Similar to Brief Encounter, A Taste of Honey is a female-centred film adapted from a play of the same name written by Shelagh Delaney. The play was first produced on the 27th May 1958, while the film was released in 1961, which suggests that the film reflects the landscape of post-war Britain from the 1950s to the beginning of the 1960s. During that period, the trend of women’s employment did not decline, although women’s working lives were intertwined with child-rearing. Part-time jobs were more popular, especially with married women (Bruley 123), and importance began to be attached to education. Although being treated inequitably with boys, more girls, including those from working-class families, had a better chance of being educated. According to Sue Bruley, this was also a period when “slowly, signs of a liberalisation of attitudes regarding sex were appearing.” The Kinsey Report helped to “create a climate in which sexual activity was demystified and women’s enjoyment of sex more openly recognised” A survey conducted in 1956 revealed that “two-fifths of first sexual intercourse was occurring before marriage” Meanwhile, young people became “more self-aware and self-centred” as disciplines were less strictly forced by their parents” (Bruley 135). This also constituted a reason for teenagers to become more sexually active, which led to a higher rate of teenage pregnancy.
According to Erickson, adolescence is a period of identity crisis because, during the progression from childhood to adulthood, it is quite common that the physical and psychological transformation causes a loss of the “sense of personal sameness” and “historical continuity”. Teenage pregnancy, which was faced by an increasing number of young females in that era, undoubtedly added some complexity to this situation. The predicament confronted by Jo, the protagonist in A Taste of Honey, is fairly representative; at the age of 16, she is made pregnant by her black sailor boyfriend.
++++++
SET PROBLEM. Return the part of the text on A Taste of Honey starting at "According to Erickson, adolescence" and ending at "black sailor boyfriend.", copied word for word. The material after this point comes from a separate source.

DATA LINES.
++++++
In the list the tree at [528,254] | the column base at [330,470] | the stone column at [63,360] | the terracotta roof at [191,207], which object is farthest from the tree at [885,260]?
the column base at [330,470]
++++++
SOLUTION.
According to Erickson, adolescence is a period of identity crisis because, during the progression from childhood to adulthood, it is quite common that the physical and psychological transformation causes a loss of the “sense of personal sameness” and “historical continuity”. Teenage pregnancy, which was faced by an increasing number of young females in that era, undoubtedly added some complexity to this situation. The predicament confronted by Jo, the protagonist in A Taste of Honey, is fairly representative; at the age of 16, she is made pregnant by her black sailor boyfriend.